Wednesday, August 30, 2006

And now...

the anticlimactic answer to the question one of you is desperately bored enough to wonder about if nothing else is pressing on you. Like the need to floss, which would be far more entertaining than...

MORONITUDE REVEALED!!!

[please hum suitably dramatic music]

This [representative image only] has been replaced by this.["]

Yes, I have pulled the trigger on my longstanding desire to replace my 1996 Civic with a newer car. Moronic because there wasn't really anything wrong with the Civic. The engine ran fine, I wasn't having any major issues with the car, and we owned it outright. It was, in fact, bought with cash, back when we had such things available to us.

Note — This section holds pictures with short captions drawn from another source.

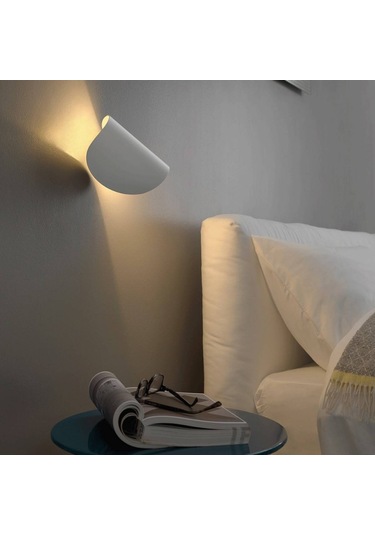 Tra74114 Eco 18*8 Cm Led Aplik Capped (545959862) Beyaz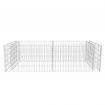 Gabion Planter 180x90x50 cm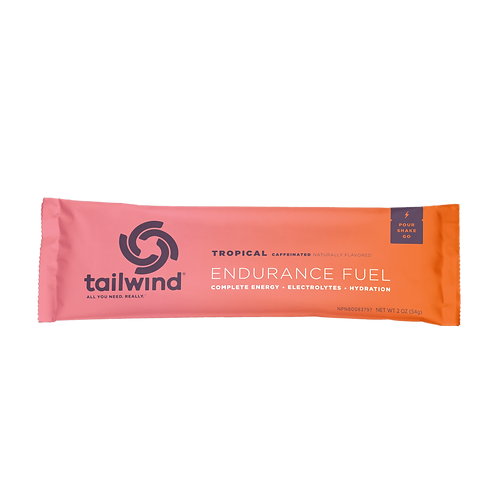 Tailwind Endurance Fuel - Tropical Caffeinated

But (and I may have talked about this before) I was tired of the car. It had next to no pickup, to the point where I routinely turned off the AC if I wanted to accelerate onto the highway. It should be noted that unlike some other places, onramps in the NY metro area are somewhat shorter than elsewhere. The average entrance ramp is somewhere between the length of a ruler and that of a yardstick. No pickup is thus something of an issue. And the car was ten years old, and we've had it for 7 of those ten years.

So the question came down to this. Was I prepared to live with this car, with only 94,000 miles on it, and drive it until it died? Or did I want to trade it for something I was happier with while there was still some resale value? Trade full ownership for car payments? Spend money or don't?

Obviously, the moron side of my brain won out. I didn't need to spend money, the Civic worked, all I really need is a commuter car, and I did it anyway. I'm still torn about the choice I made because I'm cheap. I didn't have a love affair with the Civic, after less than a day with it I'm happy with the Accord, so this wasn't an emotional decision about the car. But I HATE, I repeat, HATE spending money. I come from a long line of cheap SOBs. And yet I pulled the trigger anyway.

The buying itself was fairly straightforward. I've been talking with Mrs. about this for a while, so we just decided last week we'd go looking this past Sunday. So we head off to one dealer, and the guy just acts like he can't be bothered to talk to us. He hands us a shopping list of what they have, says "what do you want to see", he can't find the keys to the one we're interested in, and I said "just pull something around so we can try it." One dopey around the block test drive, and we say "we'll let you know."

On to the next, which is the same dealer we got Mrs.' car from four years ago. She suggested I try the new Civic just to see - the engine's bigger, and maybe for the same price I can have a new car, not a used one. So we get a salesperson (skinny, attractive, not very talkative or salesmanlike) and we take a spin in the new Civic. Definitely faster, nicer, digital display doohickies, but kind of uncomfortable - the headrest was poking Mrs. in a very rude way.

So we head over to the used, and I tell the guy there I want to look at an Accord. So we get in the nice blue one, and drive it around, and its not bad. We start haggling, and I get some heebie jeebies. What if that's not the right car? Mrs. says "look, there's the gray one we peeked into, take another drive & make sure." He pulls it around, we take another spin, and I'm sold on this one instead. It's cleaner inside, 12,000 fewer miles, just feels better. Back to the table, I say I'll make a deal if he'll give me the same price on the gray one, and we're done.

I feel like I did a pretty good job negotiating. We got the sales tax included in the price, and knocked that down to $2,000 less than their original absolutely rock-bottom asking price. Did I rob them blind? Not likely. Did they rob me blind? At least it was only in one eye. Add the lojack and the bumper to bumper warranty and I didn't end up off quite as cheap as I wanted, but I would have paid for those anyway even if I didn't knock the price down.

So I am the proud owner of a 2003 Accord LX. I'm not sure I made the right choice about doing this or not, but I like the car a lot and I would have had to do this eventually. I was bargaining from a position of relative strength, in that I had a car. I could walk away no worse off than I was before. The cost is an issue, and I still feel like I was being selfish wanting something else when the other car still worked fine. But as the great Hebrew sage Hillel is reported to have said, "Ve-im lo achshav, eimatai?" - "And if not now, when?"

I doubt the sage had in mind buying Hondas (used or new), but the choice is made and I'm pretty happy with the result. Considerably cash poorer, but happy.

[Incidentally, my hint yesterday said "round things are involved, but not the sum total of the story." I will remind car people in particular that there are numerous round parts on cars that should have given away the answer. Washers, air vents, knobs, etc. Maybe even one or two things on the outside of the car. I thought it would be obvious if you're a REAL car guy.]